La strage dei proci

 

Ciò che domina senza dubbio l’intero episodio è il tema della vendetta.Odisseo infatti persegue il suo scopo con determinazione e con gioia, con cui sparge il sangue dei Proci e dei loro complici, invasori della sua casa, e ci riesce grazie all’aiuto di Telemaco, Eumeo, e Filezio e grazie all’aiuto divino di Atena, che devia le aste dei pretendenti di Penelope, in maniera che non raggiungano il bersaglio durante la gara di tiro con l’arco da lei organizzata per scegliere definitivamente il futuro sposo al posto di Odisseo, che lei ignora che sia tornato a Itaca dopo dieci anni.

Dopo l'avventura di Circe, Odisseo, su indicazione della stessa maga si reca nel regno dei morti, dove riesce ad intravedere le figure dei compagni defunti durante la guerra di Troia, la madre e l'indovino Tiresia, che gli predice che gli preannuncia un ritorno luttuoso e difficile e lo invita di guardarsi dal toccare le vacche del Sole.
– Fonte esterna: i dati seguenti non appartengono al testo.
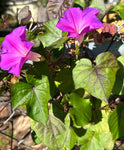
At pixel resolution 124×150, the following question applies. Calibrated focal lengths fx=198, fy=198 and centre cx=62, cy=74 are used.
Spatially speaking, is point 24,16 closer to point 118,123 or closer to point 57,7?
point 57,7

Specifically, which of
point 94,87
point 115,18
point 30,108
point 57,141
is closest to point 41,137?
point 57,141

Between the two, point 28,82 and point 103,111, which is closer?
point 28,82

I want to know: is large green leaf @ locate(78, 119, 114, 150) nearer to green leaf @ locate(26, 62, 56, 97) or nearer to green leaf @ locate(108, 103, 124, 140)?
green leaf @ locate(108, 103, 124, 140)

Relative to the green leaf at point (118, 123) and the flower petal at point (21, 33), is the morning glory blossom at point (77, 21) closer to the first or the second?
the flower petal at point (21, 33)

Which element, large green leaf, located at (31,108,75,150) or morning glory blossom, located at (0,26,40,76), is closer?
morning glory blossom, located at (0,26,40,76)

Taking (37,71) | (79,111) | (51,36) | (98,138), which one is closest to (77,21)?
(51,36)

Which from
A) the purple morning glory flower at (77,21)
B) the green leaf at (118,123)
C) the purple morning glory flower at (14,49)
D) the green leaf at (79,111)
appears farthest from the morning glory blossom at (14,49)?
the green leaf at (118,123)

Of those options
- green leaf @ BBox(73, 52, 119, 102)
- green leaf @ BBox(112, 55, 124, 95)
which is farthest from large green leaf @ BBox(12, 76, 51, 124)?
green leaf @ BBox(112, 55, 124, 95)

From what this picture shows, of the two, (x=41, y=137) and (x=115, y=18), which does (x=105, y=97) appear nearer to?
(x=41, y=137)
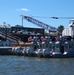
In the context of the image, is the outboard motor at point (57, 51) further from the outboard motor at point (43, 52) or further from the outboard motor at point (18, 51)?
the outboard motor at point (18, 51)

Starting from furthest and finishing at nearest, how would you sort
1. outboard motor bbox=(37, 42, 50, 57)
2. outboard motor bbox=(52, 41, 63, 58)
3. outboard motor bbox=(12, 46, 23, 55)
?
outboard motor bbox=(12, 46, 23, 55)
outboard motor bbox=(37, 42, 50, 57)
outboard motor bbox=(52, 41, 63, 58)

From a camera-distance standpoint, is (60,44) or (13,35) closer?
(60,44)

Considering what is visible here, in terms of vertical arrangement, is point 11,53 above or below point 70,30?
below

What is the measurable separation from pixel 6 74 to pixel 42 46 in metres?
30.9

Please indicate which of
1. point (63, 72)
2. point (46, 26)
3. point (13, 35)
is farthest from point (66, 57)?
point (46, 26)

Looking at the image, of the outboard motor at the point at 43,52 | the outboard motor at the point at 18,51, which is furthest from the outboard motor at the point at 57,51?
the outboard motor at the point at 18,51

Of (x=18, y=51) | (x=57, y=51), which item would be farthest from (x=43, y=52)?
(x=18, y=51)

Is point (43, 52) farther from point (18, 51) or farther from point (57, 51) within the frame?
Result: point (18, 51)

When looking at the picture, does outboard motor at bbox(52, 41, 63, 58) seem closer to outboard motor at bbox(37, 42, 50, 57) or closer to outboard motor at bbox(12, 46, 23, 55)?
outboard motor at bbox(37, 42, 50, 57)

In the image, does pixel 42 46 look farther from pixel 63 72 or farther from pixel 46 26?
pixel 46 26

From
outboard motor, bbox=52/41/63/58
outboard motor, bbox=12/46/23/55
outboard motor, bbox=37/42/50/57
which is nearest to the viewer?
outboard motor, bbox=52/41/63/58

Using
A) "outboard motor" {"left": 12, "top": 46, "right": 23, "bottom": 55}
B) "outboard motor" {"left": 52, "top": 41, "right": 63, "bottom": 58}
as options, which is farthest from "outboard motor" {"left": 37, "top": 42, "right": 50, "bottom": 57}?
"outboard motor" {"left": 12, "top": 46, "right": 23, "bottom": 55}

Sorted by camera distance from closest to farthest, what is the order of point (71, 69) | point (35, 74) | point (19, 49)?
point (35, 74), point (71, 69), point (19, 49)

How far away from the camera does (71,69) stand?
47.5 m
Rimessosi in rotta Ulisse se la vede ancora con le pericolose sirene, i mostri Scilla e Cariddi e  con la disubbidienza dei compagni che non riescono a frenare la voglia di banchettare con le attiranti mucche. Per questo Odisseo racconta di essere stato per nove giorni in balia di terribili tempeste scatenate da Zeus, da cui riuscì a scampare grazie all'arrivo sull'isola di Ogigia. L'eroe è dunque riaccompagnato a casa con abbondanti doni, e dopo essersi rivelato al figlio e al fedele Eumeo si reca alla reggia dove si fa accogliere come un mendicante. Qui schernito ripetutamente dai tracotanti proci, partecipa alla gara di arco organizzata da Penelope, che aveva promesso di consegnarsi in sposa a colui che sarebbe riuscito a scoccare una freccia dal pesante arco del marito facendola passare per le fessure di dodici scuri. Nessuno dei pretendenti ci riesce e così l'ultimo tentativo spetta ad Odisseo, che, dopo averlo scaldato sulla fiamma riesce perfettamente nell'impresa. A questo punto non gli rimane che scatenare la vendetta che aveva attentamente preparato con Eumeo, Filezio e il figlio...

Ed egli si spogliò dei cenci, Odisseo, e balzò sulla grande soglia tenendo in mano l'arco e la faretra piena di frecce: ne versò fuori i veloci dardi proprio lì, davanti ai piedi, e disse ai Proci: «Questa gara ben dura ormai è finita. Ora voglio vedere se raggiungo un altro bersaglio che mai nessun uomo colpì, e se Apollo mi concede questo vanto.»

Disse, e contro Antinoo drizzava la freccia aguzza.

Lui stava per alzare una bella coppa d'oro, a due anse, e già la teneva tra le mani. Voleva bere vino: non si dava certo pensiero della morte. E chi mai poteva immaginare tra i convitati che uno solo in mezzo a tanti, anche se era gagliardo, gli avrebbe procurato la mala morte e il nero destino?

E Odisseo lo prendeva di mira e lo colpì alla gola con la freccia: da parte a parte andò la punta attraverso il tenero collo.

Si piegò da un lato, il principe: la coppa gli cadde di mano appena fu colpito, e subito un grosso fiotto di sangue gli andò su per le narici. Prontamente spinse via da sé la mensa urtandola col piede e rovesciò le vivande a terra. Il pane e le carni arrostite s’imbrattavano.

Gettarono un urlo i pretendenti dentro la sala, a veder l’uomo cadere, dai troni, in fuga per tutta la sala, dappertutto spiando i solidi muri: né scudo c’era, né asta robusta da prendere. Urlavano contro Odisseo con irate parole: -Straniero, male colpisci gli uomini! Mai più altre gare farai: adesso è sicuro per te l’abisso di morte. Hai ammazzato l’eroe più gagliardo tra i giovani d’Itaca: qui gli avvoltoi ti dovranno straziare.- Parlava così ciascuno, perché credevano che non di proposito avesse ucciso: questo, ciechi, ignoravano, che tutti aveva raggiunto il termine di morte.

Ma feroce guardandoli disse l’accorto Odisseo:-Ah cani, non pensavate che indietro, a casa tornassi dalla terra dei Teucri, perché mi mangiate la casa,delle mie schiave entrate per forza nel letto, e mentre son vivo mi corteggiate la sposa, senza temere gli dèi, che l’ampio cielo possiedono, né la vendetta, che in seguito potesse venire dagli uomini. Ora tutti ha raggiunto il termine di morte!